ADHD is most often diagnosed in childhood or adolescence, although the symptoms of ADHD can persist into adulthood.
Signs of ADHD include
- hyperactivity & impulsivity
- being abnormally active, and acting without thinking
- being unable to sit still, or constantly fidgeting
- difficulty focusing
- having a short attention span
- difficulty concentrating
Common symptoms of ADHD in autism
ADHD is most often diagnosed in childhood or adolescence.
Some people with ADHD are hyperactive and impulsive. This means they
- can't wait their turn
- act without thinking
- can't sit still or constantly fidget
- talk excessively
- interrupt conversations
Some people with ADHD have difficulty focusing. This means they
- have a short attention span
- are easily distracted
- lose things or are forgetful
- have difficulty concentrating
- have difficulty staying organised
These problems can significantly impact day-to-day life and may lead to problems at school, such as under-performance. Symptoms from childhood often persist into adulthood, but may be experienced differently. In adults, ADHD can lead to issues with employment, drugs and alcohol.
In both children and adults, ADHD can occur with other mental health conditions like anxiety, depression and obsessive-compulsive disorder (OCD). Mental health conditions are more common in autistic people. Read more about anxiety and depression in autism.
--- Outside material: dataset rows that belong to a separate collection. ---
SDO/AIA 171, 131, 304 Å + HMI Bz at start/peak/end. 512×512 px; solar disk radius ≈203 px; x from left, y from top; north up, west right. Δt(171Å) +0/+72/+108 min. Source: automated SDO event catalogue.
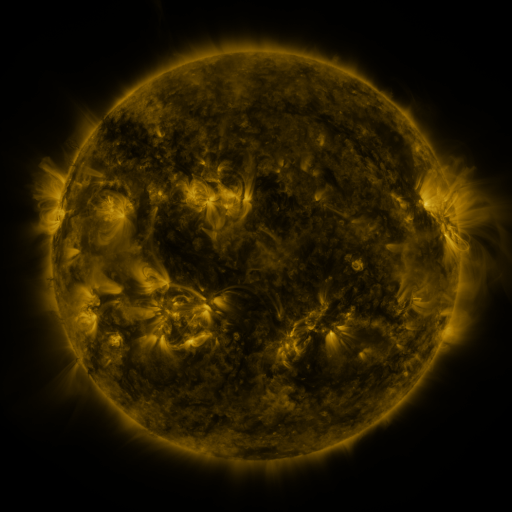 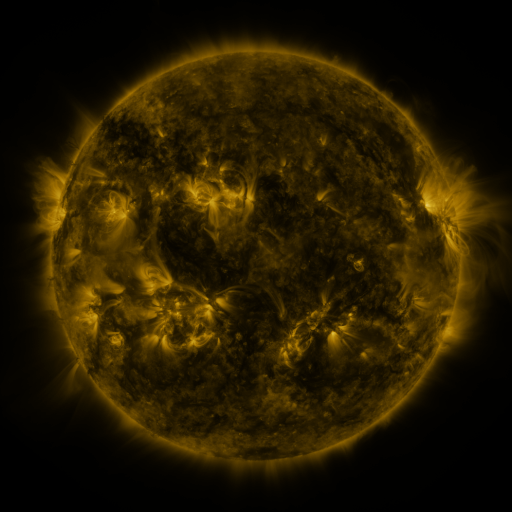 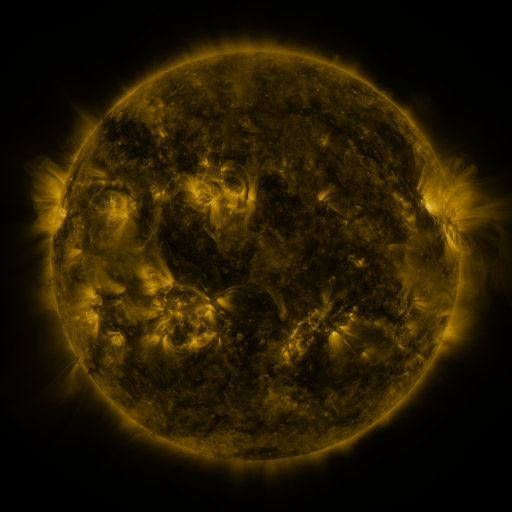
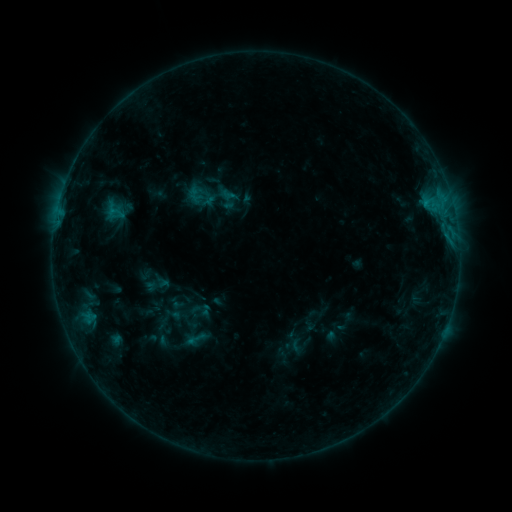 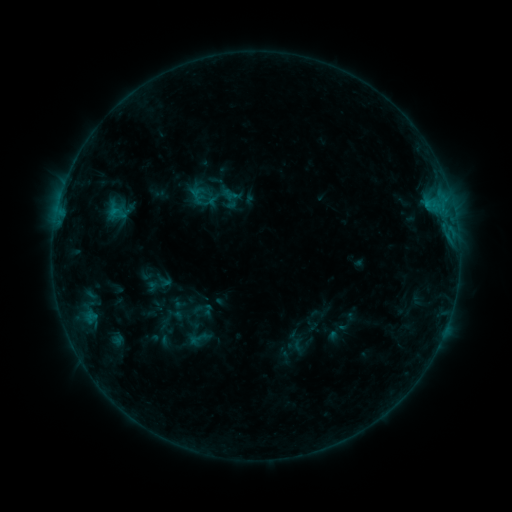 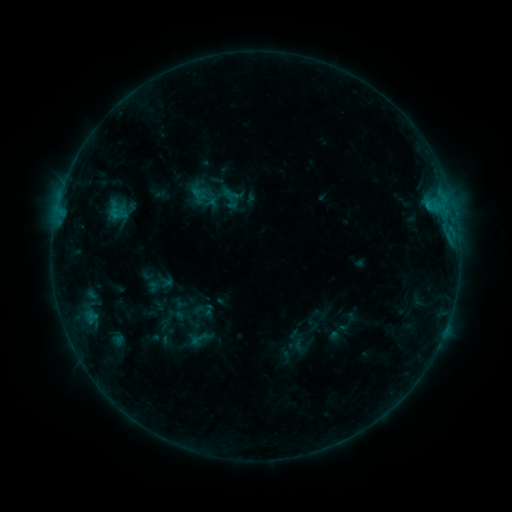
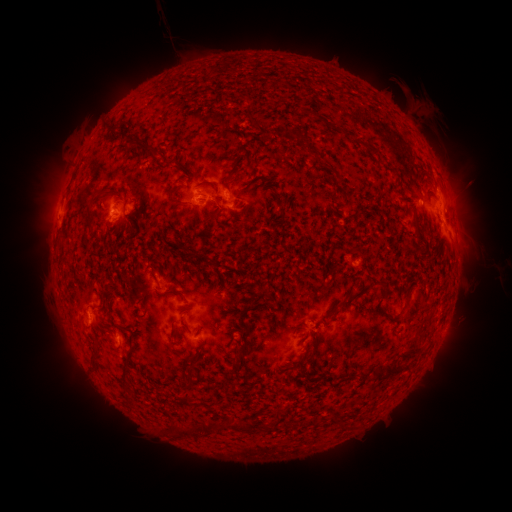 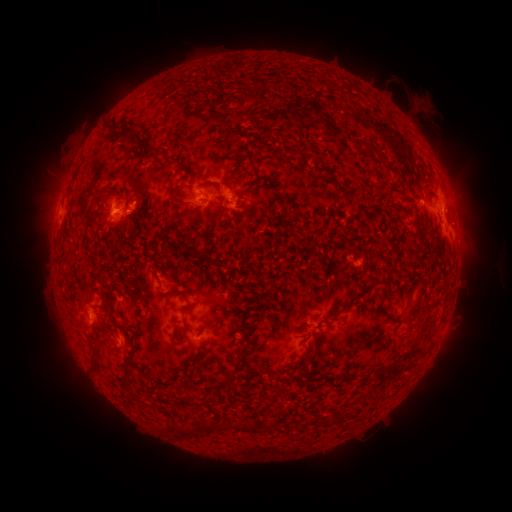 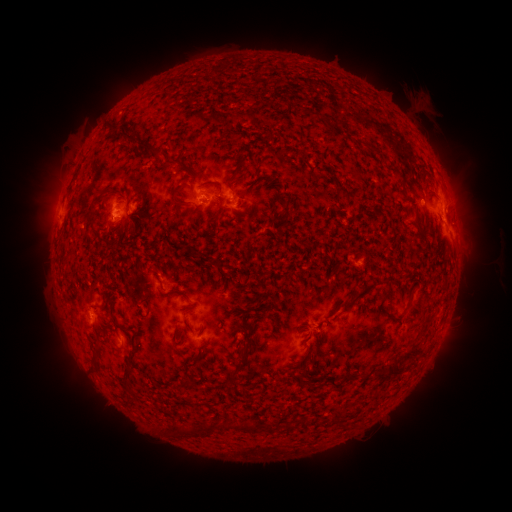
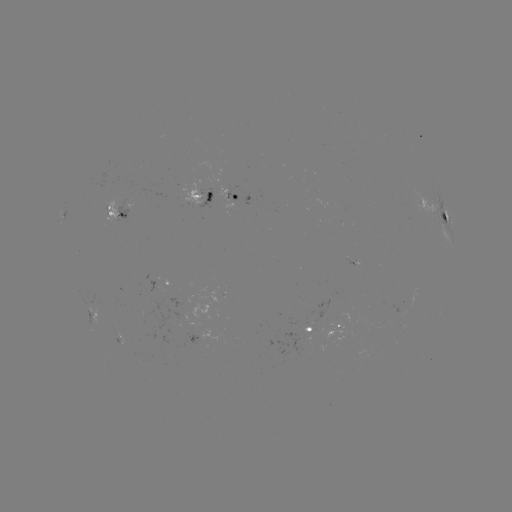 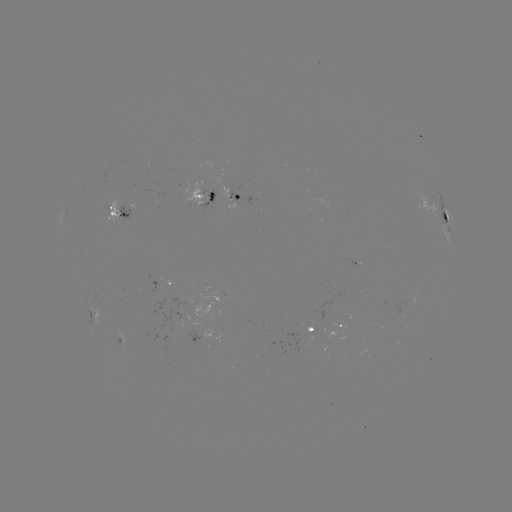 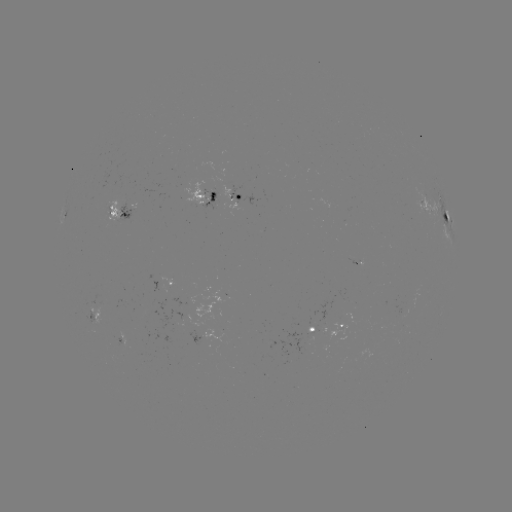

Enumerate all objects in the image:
emerging-flux region: (214, 196)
Suicide is more common in autistic people than in the general population, and some researchers believe that ADHD is a risk factor for suicidality in autism. Read more about suicide and autism.
What you can do about ADHD
Treatments for ADHD can help the symptoms be more manageable in day-to-day life.
See your doctor
Autistic people tell us that going to the doctor can be stressful because they feel that health professionals do not understand their needs. However, if you think you may have ADHD, seeing your doctor is an important step towards looking after yourself.
Different types of medication are available for ADHD. These medications are not a cure for ADHD, but may help someone feel better in their day-to-day life. For example, medication may help to increase concentration and reduce distractibility. Make sure you always tell the doctor or therapist about your autism because it may affect the treatment you are prescribed and how your doctor communicates with you.
A number of talking therapies can help people with ADHD manage their behaviours. Behaviour therapy can be used to encourage children with ADHD to behave in a certain way, and avoid other behaviours. Other therapies include Cognitive Behaviour Therapy (CBT), parent training and education programmes, and social skills training.